Analysis of the current status of research on Cryptosporidium spp. and Giardia spp. in the environment highlighted that to date, relatively little is known about the occurrence and genetic diversity of these parasites in natural water supplies. Reports were available from the Czech Republic, Hungary, Poland and Romania [24,55-58,72,73,80-84,96-97].

Reports on presence of Cryptosporidium spp. and Giardia spp. in food were scarce from this region. Waterborne and food-borne outbreaks are clearly important to establish the burden of disease, but it is likely that many smaller outbreaks are currently missed [120,121].

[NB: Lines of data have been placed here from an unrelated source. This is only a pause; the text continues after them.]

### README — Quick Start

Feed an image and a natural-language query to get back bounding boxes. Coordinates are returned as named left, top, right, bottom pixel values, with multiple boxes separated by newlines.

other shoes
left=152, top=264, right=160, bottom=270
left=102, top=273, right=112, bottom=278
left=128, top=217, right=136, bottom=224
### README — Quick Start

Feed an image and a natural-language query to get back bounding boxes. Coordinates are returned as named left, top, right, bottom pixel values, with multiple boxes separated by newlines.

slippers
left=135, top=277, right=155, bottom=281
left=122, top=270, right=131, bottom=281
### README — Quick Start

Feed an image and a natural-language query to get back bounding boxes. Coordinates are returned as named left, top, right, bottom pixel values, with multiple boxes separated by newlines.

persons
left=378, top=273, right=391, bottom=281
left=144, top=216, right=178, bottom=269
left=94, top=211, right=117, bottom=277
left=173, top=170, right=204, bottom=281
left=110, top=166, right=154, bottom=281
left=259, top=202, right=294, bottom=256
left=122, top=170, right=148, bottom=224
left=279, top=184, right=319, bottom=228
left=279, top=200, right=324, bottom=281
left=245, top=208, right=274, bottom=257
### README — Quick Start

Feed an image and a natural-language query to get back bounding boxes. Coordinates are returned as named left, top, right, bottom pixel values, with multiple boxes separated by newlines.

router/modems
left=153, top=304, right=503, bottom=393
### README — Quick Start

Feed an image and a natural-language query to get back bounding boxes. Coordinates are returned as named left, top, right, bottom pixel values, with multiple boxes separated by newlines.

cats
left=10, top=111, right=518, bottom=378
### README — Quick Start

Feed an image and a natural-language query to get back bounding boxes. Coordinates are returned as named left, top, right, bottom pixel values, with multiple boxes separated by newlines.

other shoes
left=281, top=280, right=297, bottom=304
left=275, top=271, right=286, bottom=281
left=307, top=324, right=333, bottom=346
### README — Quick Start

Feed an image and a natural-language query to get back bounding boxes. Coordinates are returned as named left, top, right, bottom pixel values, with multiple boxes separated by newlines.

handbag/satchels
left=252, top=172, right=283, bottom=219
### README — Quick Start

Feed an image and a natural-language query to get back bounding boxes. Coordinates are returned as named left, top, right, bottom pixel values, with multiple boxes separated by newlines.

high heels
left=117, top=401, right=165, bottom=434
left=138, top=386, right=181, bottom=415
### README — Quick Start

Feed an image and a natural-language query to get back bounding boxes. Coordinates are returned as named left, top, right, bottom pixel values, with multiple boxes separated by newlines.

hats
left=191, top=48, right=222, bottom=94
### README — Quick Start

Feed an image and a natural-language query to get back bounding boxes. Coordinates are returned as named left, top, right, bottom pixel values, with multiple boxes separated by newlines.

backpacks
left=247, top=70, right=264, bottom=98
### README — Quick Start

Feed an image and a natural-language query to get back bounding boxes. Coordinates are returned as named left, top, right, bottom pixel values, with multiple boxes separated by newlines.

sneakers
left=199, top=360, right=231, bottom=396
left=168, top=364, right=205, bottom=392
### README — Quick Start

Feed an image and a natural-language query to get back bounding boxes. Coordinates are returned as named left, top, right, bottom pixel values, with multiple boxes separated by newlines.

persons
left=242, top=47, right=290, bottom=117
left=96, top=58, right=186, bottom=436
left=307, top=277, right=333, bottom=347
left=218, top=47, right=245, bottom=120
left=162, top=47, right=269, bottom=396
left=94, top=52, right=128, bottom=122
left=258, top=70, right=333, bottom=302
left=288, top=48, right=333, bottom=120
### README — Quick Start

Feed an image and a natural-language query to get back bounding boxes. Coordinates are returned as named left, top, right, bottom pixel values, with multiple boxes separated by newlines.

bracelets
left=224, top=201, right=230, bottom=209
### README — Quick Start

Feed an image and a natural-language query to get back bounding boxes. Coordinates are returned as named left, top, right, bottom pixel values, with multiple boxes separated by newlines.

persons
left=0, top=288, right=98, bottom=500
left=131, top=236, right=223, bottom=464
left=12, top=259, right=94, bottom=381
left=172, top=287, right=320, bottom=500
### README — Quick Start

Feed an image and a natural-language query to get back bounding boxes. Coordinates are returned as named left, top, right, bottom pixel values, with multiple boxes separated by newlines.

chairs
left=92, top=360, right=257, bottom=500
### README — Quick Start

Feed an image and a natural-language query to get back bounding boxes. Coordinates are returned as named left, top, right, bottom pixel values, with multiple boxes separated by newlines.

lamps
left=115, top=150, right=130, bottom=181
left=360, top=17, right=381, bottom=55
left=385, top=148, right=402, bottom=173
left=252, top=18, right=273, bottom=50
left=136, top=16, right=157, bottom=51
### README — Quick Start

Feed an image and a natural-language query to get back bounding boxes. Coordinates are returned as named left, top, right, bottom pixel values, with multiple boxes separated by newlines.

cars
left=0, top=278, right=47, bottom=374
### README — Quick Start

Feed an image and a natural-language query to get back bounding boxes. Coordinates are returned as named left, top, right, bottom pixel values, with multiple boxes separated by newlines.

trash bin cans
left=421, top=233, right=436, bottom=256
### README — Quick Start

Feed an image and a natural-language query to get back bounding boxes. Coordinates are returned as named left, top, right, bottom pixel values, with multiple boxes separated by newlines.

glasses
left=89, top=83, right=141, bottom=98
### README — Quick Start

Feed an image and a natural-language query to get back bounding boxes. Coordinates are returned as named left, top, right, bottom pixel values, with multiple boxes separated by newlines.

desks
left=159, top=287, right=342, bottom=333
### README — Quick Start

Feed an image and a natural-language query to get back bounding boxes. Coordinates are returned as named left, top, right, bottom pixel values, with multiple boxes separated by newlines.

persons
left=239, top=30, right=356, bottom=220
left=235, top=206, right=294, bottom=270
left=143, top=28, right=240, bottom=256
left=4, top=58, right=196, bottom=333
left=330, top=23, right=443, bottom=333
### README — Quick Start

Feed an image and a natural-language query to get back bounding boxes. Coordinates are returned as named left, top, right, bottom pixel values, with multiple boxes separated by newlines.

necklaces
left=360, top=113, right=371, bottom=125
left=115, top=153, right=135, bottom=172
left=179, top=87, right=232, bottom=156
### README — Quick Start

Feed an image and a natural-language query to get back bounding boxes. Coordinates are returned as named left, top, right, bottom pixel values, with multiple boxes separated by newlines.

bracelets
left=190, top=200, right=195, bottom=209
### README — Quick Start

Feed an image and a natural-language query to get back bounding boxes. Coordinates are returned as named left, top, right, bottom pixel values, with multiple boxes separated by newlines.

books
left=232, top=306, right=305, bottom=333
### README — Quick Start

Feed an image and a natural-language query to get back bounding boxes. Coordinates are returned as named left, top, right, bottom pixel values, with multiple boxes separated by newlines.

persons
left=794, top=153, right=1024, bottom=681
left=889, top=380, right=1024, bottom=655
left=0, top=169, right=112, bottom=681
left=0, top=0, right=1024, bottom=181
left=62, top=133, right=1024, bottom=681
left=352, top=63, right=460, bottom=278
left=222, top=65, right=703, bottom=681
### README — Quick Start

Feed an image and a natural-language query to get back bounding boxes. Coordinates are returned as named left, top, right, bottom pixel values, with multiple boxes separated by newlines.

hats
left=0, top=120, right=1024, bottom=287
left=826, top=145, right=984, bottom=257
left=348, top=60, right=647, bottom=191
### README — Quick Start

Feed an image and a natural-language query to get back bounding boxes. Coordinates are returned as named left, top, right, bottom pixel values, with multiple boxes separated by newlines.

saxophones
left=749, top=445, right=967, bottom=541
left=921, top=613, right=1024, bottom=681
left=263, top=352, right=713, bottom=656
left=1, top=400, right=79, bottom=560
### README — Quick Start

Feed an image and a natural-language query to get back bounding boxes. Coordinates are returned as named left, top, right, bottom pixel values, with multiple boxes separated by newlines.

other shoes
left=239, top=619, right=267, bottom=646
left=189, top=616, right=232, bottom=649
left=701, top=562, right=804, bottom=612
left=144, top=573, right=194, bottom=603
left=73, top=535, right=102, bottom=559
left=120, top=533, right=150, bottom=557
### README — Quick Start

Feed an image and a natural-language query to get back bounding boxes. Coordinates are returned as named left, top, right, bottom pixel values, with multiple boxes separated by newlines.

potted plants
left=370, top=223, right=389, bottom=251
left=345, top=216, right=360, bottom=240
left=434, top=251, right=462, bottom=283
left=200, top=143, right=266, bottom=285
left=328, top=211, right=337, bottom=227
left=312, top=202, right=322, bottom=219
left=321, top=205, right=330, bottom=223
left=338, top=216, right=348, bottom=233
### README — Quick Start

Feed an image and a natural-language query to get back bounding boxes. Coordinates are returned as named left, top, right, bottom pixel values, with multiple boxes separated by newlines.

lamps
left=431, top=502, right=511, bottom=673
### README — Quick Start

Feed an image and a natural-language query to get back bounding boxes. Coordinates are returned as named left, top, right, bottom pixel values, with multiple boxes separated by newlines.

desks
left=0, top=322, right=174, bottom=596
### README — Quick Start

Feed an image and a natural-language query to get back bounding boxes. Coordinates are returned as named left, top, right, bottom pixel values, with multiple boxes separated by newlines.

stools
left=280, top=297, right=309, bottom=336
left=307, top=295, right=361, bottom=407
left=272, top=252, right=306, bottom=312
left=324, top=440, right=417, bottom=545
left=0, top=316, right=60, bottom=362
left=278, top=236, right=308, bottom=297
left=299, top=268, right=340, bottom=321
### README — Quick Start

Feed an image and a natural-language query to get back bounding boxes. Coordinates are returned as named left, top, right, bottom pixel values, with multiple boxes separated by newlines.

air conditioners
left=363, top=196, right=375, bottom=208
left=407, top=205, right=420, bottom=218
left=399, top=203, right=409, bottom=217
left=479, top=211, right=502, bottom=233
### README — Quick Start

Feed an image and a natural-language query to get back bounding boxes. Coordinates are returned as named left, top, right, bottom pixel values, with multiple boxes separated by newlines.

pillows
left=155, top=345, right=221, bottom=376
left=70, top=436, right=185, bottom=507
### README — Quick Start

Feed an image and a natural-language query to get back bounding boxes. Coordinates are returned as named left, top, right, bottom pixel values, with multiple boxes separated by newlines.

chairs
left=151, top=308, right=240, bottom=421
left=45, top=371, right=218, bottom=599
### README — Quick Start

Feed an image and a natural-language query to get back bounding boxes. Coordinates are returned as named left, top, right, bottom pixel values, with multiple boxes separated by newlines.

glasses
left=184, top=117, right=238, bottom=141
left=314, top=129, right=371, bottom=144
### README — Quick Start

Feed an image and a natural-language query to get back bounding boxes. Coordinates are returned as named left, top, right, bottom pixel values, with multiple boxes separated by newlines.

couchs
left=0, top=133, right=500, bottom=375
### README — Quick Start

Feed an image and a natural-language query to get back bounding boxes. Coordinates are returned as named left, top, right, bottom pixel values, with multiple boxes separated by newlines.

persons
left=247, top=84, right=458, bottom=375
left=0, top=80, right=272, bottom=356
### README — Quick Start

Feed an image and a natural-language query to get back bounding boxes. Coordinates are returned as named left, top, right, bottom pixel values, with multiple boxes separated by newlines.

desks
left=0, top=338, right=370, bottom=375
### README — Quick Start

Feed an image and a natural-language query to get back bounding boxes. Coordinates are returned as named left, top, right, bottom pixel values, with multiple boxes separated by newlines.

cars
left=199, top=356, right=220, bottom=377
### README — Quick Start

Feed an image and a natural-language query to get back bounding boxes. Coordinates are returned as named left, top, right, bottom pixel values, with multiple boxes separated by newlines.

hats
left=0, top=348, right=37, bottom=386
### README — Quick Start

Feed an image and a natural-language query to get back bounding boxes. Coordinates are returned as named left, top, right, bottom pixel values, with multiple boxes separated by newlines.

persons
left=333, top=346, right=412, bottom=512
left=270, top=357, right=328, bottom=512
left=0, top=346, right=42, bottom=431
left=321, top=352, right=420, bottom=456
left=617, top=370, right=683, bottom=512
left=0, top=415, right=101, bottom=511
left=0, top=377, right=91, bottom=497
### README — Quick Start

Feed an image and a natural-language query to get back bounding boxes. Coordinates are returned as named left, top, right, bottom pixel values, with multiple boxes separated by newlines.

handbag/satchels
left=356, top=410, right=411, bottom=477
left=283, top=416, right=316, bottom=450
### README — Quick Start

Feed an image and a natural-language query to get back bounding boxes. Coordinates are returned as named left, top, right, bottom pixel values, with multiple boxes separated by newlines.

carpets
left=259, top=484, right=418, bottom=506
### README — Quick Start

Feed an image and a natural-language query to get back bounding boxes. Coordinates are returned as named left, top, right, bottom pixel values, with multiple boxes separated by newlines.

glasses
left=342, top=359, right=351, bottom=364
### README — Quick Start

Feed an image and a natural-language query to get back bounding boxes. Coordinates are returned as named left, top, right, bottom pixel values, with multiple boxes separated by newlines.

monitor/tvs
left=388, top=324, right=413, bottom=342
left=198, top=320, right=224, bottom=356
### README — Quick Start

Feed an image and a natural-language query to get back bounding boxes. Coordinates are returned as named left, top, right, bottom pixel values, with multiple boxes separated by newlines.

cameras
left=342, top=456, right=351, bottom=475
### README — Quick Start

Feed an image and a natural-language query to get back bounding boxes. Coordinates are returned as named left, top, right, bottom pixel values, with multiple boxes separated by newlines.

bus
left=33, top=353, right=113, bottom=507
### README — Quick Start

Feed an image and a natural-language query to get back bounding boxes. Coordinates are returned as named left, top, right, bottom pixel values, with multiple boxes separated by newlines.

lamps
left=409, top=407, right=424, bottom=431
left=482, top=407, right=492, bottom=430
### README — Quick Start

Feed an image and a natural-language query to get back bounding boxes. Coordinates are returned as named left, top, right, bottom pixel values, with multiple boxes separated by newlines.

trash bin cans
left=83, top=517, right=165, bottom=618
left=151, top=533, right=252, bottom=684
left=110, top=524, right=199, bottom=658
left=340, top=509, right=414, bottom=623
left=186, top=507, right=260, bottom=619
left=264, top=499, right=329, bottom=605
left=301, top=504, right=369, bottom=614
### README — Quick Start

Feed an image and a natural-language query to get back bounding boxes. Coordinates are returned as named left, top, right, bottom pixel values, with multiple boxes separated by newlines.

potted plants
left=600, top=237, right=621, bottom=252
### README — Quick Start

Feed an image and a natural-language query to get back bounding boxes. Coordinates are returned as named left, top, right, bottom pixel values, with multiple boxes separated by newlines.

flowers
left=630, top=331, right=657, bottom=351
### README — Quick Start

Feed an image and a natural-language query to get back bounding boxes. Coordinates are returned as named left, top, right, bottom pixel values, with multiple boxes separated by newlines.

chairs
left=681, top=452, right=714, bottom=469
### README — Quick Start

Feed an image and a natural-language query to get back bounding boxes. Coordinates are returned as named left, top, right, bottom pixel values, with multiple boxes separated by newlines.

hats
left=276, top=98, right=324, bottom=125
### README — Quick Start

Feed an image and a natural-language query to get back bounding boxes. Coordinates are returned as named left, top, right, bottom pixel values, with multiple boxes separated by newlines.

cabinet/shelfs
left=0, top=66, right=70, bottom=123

Baseline data as well as improved understanding of the epidemiology, infection sources, reservoirs and transmission of cryptosporidiosis and giardiasis in eastern Europe are needed. Surveillance studies and outbreak investigations using molecular tools at the subtype level are warranted. In addition, consensus and updated methods that are harmonised across countries are required to make the data more comparable. Reducing public health risks from zoonoses and other threats at the human-animal-ecosystem interface must consider the complexity of interactions among humans, animals and the various environments in which they live. This requires communication and collaboration among the sectors responsible for human health, animal health and the environment in a One Health approach. Although the presented results may be important for public health specialists, epidemiologists, drinking and wastewater managers, veterinarians, farmers and the public in general, further addressing the knowledge gaps in a timely manner would greatly contribute to understanding the complex picture of cryptosporidiosis and giardiasis epidemiology and thus set the stage for appropriate future control plans.